EUR/CAD is the latest cross to hesitate at a technical juncture, where it’s to choose between maintaining a bearish channel or respect its 200-day average.
For the past few weeks EUR/CAD has provided an almost perfect divergent theme. Eurozone data has continued to underperform and push back expectations of ECB tightening, whilst markets have rekindled their belief that BoC are on track to raise rates again. This has allowed EUR/CAD to provide a decent daily trend structure for bears.
Since the 1.6151 high, EUR/CAD has shed over 6% and done so whilst bearish momentum provided timely retracements within a textbook, bearish channel. Using this data alone, shorts certainly appeal and if the downtrend is to continue, it has potential to test the key structural low at 1.4817 (a further 2.5% depreciation).
This is all well and good, but the cross has a key technical juncture to mull over. Not only has it stalled around the 200-day average, but the spinning top Doji also closed above the September bullish trendline.

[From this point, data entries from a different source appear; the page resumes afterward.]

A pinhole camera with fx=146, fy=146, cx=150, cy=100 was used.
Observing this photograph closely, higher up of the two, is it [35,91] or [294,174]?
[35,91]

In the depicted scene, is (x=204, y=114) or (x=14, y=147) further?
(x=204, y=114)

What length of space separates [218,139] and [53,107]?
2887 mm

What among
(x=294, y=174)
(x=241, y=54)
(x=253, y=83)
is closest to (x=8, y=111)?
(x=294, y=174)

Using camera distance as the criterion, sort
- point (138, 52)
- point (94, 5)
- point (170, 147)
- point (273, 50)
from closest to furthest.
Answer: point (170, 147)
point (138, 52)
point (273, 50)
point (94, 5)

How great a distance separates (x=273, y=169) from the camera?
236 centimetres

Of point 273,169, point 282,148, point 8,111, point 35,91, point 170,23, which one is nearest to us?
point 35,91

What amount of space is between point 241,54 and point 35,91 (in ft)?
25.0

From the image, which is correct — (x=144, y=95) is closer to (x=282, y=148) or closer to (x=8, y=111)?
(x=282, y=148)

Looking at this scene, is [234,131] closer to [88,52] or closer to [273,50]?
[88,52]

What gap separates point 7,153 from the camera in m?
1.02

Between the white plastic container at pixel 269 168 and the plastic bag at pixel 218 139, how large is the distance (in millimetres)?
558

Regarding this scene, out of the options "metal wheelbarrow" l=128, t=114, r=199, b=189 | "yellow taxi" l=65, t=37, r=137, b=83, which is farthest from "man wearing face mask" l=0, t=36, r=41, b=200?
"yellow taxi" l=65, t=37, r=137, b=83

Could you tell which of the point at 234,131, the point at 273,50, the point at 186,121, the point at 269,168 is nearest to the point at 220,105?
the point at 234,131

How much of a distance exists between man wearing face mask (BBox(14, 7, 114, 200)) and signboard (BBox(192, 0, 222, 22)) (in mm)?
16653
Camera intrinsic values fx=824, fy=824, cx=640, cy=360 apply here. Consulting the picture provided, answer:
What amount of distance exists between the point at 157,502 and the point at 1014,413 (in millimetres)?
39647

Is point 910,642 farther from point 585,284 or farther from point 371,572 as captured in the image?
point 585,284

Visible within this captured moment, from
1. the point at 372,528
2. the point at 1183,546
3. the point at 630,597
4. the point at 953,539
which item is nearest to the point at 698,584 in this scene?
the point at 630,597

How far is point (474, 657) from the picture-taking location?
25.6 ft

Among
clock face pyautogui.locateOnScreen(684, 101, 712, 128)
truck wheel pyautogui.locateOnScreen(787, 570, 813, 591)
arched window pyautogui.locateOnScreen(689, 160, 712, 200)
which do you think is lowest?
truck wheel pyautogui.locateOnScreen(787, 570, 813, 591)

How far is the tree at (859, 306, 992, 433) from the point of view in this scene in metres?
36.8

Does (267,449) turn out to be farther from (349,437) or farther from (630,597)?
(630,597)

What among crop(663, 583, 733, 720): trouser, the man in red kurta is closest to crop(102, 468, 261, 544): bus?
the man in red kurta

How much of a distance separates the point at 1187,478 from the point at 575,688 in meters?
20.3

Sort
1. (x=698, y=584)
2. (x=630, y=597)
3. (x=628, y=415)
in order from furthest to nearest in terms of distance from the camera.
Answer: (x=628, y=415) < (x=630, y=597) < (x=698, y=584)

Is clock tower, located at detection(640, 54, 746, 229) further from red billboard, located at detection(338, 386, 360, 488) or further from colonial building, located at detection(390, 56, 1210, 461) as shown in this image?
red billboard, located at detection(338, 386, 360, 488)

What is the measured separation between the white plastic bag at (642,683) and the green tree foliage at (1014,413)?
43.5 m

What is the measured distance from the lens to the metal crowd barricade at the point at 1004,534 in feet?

With such a confluence of support we see the potential for a bounce higher, although eventual short positions would still appeal whilst it remains either within the bearish channel, below the 1.5442 high, or ideally both. If markets continue to believe BoC will hike soon and European data underperforms, we fancy our chances of a short trade in due course. This makes today’s employment figures from Canada of interest.
BoC next meet on the 30th of May and there’s speculation it could be their next hike. In BoC’s April’s statement they closed off by saying they’ll be “watching Q2 data very closely”, which leaves CAD crosses susceptible to whipsaws around calendar events in the leadup to May’s meeting. Therefore, we’ll step aside for now but will keep a close eye out for a resumption of the bearish trend.